Task directions - Set the records down once more so that they match the source word for word.

►

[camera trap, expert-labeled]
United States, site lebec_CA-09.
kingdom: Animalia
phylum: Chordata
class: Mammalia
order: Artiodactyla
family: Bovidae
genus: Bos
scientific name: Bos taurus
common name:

◄

Response to the task -
[camera trap, expert-labeled]
United States, site lebec_CA-09.
kingdom: Animalia
phylum: Chordata
class: Mammalia
order: Artiodactyla
family: Bovidae
genus: Bos
scientific name: Bos taurus
common name:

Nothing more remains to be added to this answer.